2026-02-22

Daily Intelligence Brief (English) | 11 pages

DEVELOPMENT 2: Infrastructure Targeting Escalates in Kenscoff Following PNH Tactical Operation

PNH forces conducted an overnight operation in Kenscoff on February 20 to 21 using snipers and two drones, with Task Force and private military company support, killing 16 gang members. Weapons could not be immediately recovered due to operational distance. Kenscoff Mayor Massillon Jean confirmed on Magik9 radio on February 22 that two Natcom telecommunications employees were killed and a third wounded on February 21 as they traveled to Kenscoff in a company vehicle. The attacks occurred within hours of the security operation, establishing a direct temporal link between tactical successes and gang retaliation against civilian workers. This incident fits a documented pattern of escalating infrastructure targeting in gang-contested February 22, 2026 areas.
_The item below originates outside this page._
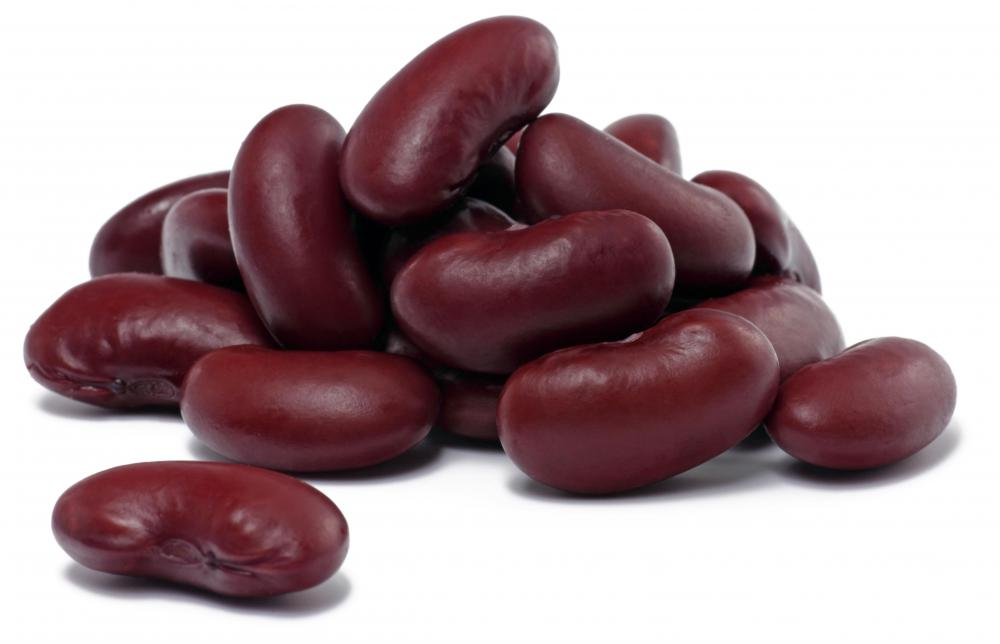 Kidney beans, which are often included in three bean salad.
An EDH electrical cable was sabotaged in Petion-Ville on February 19, killing one person and injuring five. Gang actors severed telecom fiber optic cables in Port-au-Prince in August 2023. Armed groups attacked and destroyed EDH substations and the Varreux power plant in March 2024. The targeting has now shifted from infrastructure to the workers who maintain it, creating a deterrence effect against essential services crews in operational zones. For telecommunications specifically, the killing of Natcom maintenance workers signals that Viettel-owned operations in contested zones face personnel security risks that infrastructure hardening alone cannot address. If telecommunications companies respond by halting maintenance operations in gang-adjacent areas, service degradation in zones that include humanitarian coordination infrastructure becomes an operational risk requiring immediate contingency planning by NGO operations managers. The PNH's Kenscoff manhunt continues to fully secure the area, but the Natcom killings occurring hours after 16 gang members were neutralized confirm that tactical clearance operations do not produce immediate operational security for civilian workers in the same zone. The security threshold required to maintain essential services in gang-contested areas exceeds what current force levels can sustain.